When retained in a current or potential legal matter, the computer forensic specialist helps determine if a computer disk contains potential evidence. The specialist also oversees the extraction of information from the computer media and evaluates the information for its evidentiary value. Throughout the process, the forensics practitioner provides assurance of chain of custody. The following examples illustrate the results of some real world computer forensic investigations.
Two partners in the business of developing certain telecommunication services separated. Within a few months, one of the partners formed a new company and was marketing a product that was a virtual clone of the partnership product. A computer forensic specialist compared the two products and, using statistical techniques, showed that the partnership’s computer code had indeed been used in the new product and that their copyright had been infringed upon.
A group of employees of a high tech company decided to raid the market share of their employer. They formed another company, and using their employer’s technology, developed a product that competed directly with that of the employer, all the while remaining as employees of the company! A computer forensic analysis revealed that they had copied the employer’s designs, charts, and specification documents, and showed the trail of the documents as they moved from one conspirator’s computer to the next.
Computer forensic analysis is often useful in matters that, on the surface, seem unrelated to computers. In one case, an alleged bomber had kept downloaded files that described the bomb-making techniques he used. In another case, a bitterly fought divorce and child custody dispute, one party had scanned questionable pictures of herself into her company computer and then attempted to delete them.
In all these cases–and many others–computer forensics techniques were able to retrieve data that ultimately played a pivotal role in the outcome of the case.
A computer’s operating system keeps a directory, much like a telephone directory, of the name and location of each file. When a user deletes a file, the operating system does not remove the data. Instead, it indicates that the space is available; the contents remain in place until they are over-written by some other process. The treatment of “deleted” files is comparable to a telephone company that deletes a subscriber from the phone book but leaves that customer’s service active.
Someone who knows the phone number can still call the subscriber in question. Similarly, someone who knows how to access these released-but-not-erased areas, and who has the proper tools, can recover their contents.
In computer forensics, the operating system is both friend and foe. Its friendly nature makes the system easy to use, but to do so it must keep track of information that it hides from the user. This hidden information is a rich source of details about what the user has been doing.

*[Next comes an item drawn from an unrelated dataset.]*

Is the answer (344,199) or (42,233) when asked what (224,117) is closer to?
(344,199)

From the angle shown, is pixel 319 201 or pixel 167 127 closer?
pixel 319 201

It contains information such as Web sites visited, e-mail sent and received, Internet-based financial transactions, and letters. A computer forensics expert exploits these hidden pockets of data to acquire information and to evaluate its usefulness as evidence in a particular matter.
A user need not save documents on his computer for them to be accessible to forensic specialists–as one bank robber discovered. Involved in twelve bank robberies in San Diego in late 1999, the “Gap-Toothed Bandit” wrote threatening demand notes on his computer, but exited his word processor without saving them. A forensic investigation of his computer yielded five of his demand notes.
How is that possible? In order to display the notes on his monitor, the system stored them in a temporary location; and, when he exited his word processor, the “friendly” operating system neglected to tell him the notes were still there.
While accessing the Internet, browsers keep records of the sites a user has visited. If a user permits cookies, small files used by browsers to keep track of a user’s visits, the cookies may yield passwords and other information about the user’s Internet practices. These records can be deleted if the user knows about them, is zealous in regularly deleting them, and overwrites their locations. If not, forensics investigations can disclose clear evidence of sites the user has visited.